When the compiler sees a string literal, what happens is something like this.
Code:
static const char __compiler_makes_up_a_unique_name__[] = "-1 -i 1200 -f";
This is what actually allocates the space for your string, and is initialised with your string.

Which transforms your code to
Code:
char *option = __compiler_makes_up_a_unique_name__;
file_write(option);
By way of an actual example
Code:
$ cat foo.c
void foo () {
    char *option = "-1 -i 1200 -f";
    file_write(option);
}
$ gcc -S foo.c
$ cat foo.s
	.file	"foo.c"
	.text
	.section	.rodata
.LC0:
	.string	"-1 -i 1200 -f"
	.text
	.globl	foo
	.type	foo, @function
foo:
.LFB0:
	.cfi_startproc
	endbr64
	pushq	%rbp
	.cfi_def_cfa_offset 16
	.cfi_offset 6, -16
	movq	%rsp, %rbp
	.cfi_def_cfa_register 6
	leaq	.LC0(%rip), %rax
	movq	%rax, -8(%rbp)
        // snipped for brevity
At line 10, the compiler made up the name ".LC0", and allocated and initialised it's contents with your string (using the assembler .string directive).
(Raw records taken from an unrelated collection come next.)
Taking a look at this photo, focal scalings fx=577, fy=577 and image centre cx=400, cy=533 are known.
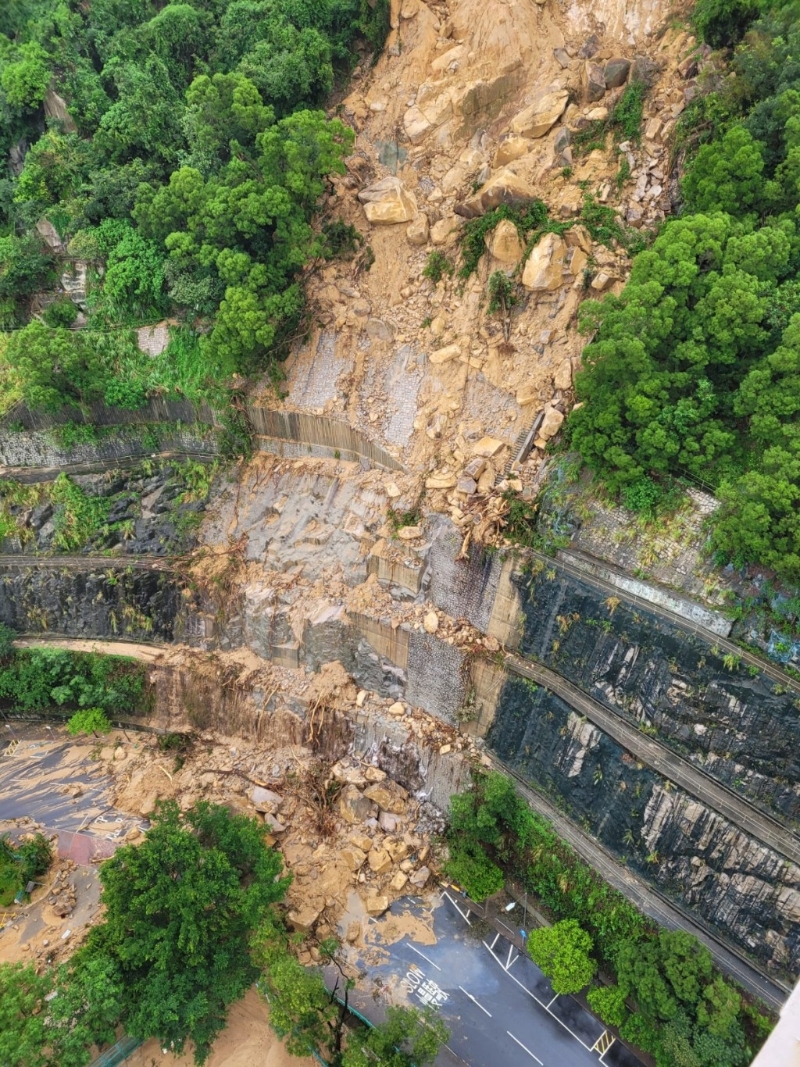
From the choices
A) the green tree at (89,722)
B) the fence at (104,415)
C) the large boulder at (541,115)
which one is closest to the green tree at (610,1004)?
the green tree at (89,722)

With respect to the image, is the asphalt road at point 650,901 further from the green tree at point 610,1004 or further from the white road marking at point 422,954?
the white road marking at point 422,954

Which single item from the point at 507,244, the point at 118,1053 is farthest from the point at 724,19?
the point at 118,1053

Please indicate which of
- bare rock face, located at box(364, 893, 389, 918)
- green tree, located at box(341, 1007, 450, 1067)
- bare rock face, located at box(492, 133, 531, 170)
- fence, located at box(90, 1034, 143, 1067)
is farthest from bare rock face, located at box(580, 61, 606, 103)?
fence, located at box(90, 1034, 143, 1067)

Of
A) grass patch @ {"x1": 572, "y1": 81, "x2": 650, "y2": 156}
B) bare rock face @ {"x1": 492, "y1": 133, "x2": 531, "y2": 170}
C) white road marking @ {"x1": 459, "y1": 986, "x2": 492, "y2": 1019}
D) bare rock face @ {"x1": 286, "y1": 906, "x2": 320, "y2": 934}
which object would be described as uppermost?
grass patch @ {"x1": 572, "y1": 81, "x2": 650, "y2": 156}

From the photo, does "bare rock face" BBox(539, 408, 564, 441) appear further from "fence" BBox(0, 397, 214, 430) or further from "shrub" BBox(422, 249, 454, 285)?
"fence" BBox(0, 397, 214, 430)

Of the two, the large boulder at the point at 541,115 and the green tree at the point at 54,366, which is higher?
the large boulder at the point at 541,115

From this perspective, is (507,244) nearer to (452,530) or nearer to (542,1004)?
(452,530)
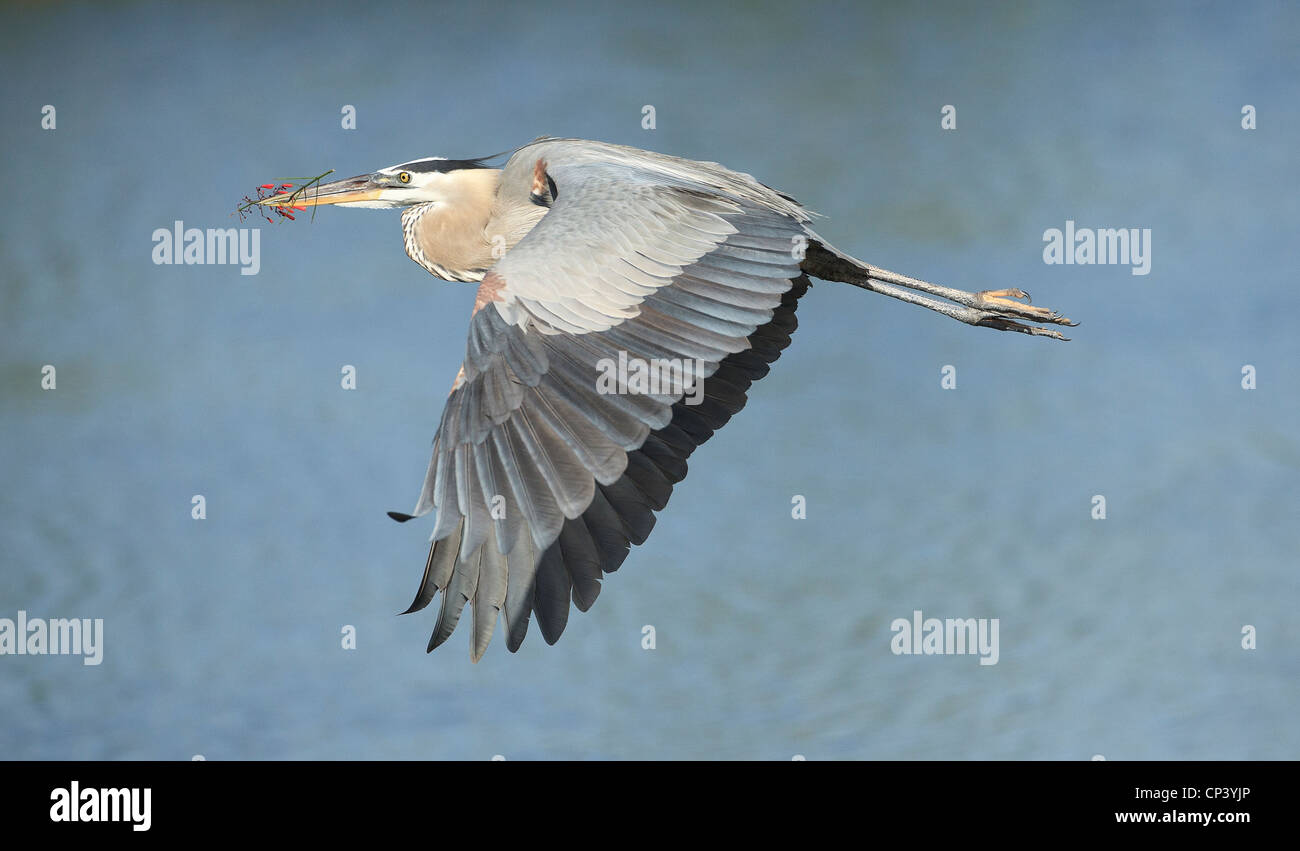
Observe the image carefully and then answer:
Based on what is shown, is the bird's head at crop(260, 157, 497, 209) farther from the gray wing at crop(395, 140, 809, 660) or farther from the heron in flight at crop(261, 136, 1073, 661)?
the gray wing at crop(395, 140, 809, 660)

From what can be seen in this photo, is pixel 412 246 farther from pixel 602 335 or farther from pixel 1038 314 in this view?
pixel 1038 314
Line 24 loads the address of your string (aka the address of the symbol it generated for it), and line 25 is storing that address in your local variable 'option'.

> can the memory be intact in calling functions.
String constants exist for the life of the program (they have global scope).
Even when say the 'option' variable has gone out of scope, the actual bytes representing your string still exist.
So it's safe for a called function to make a copy of that pointer and it would still work.

This on the other hand is NOT the same thing.
Code:
void foo ( ) {
    const char option[] = "-1 -i 1200 -f";
    file_write(option);
}
file_write needs to completely process the string before it returns.

This would be a BAD file_write
Code:
const char *buffer[10];
int index = 0;
// save strings until the buffer is full, then write them all.
void file_write(const char *s) {
    buffer[index++] = s;
}
Whilst it could work with the former, it definitely won't work with the latter.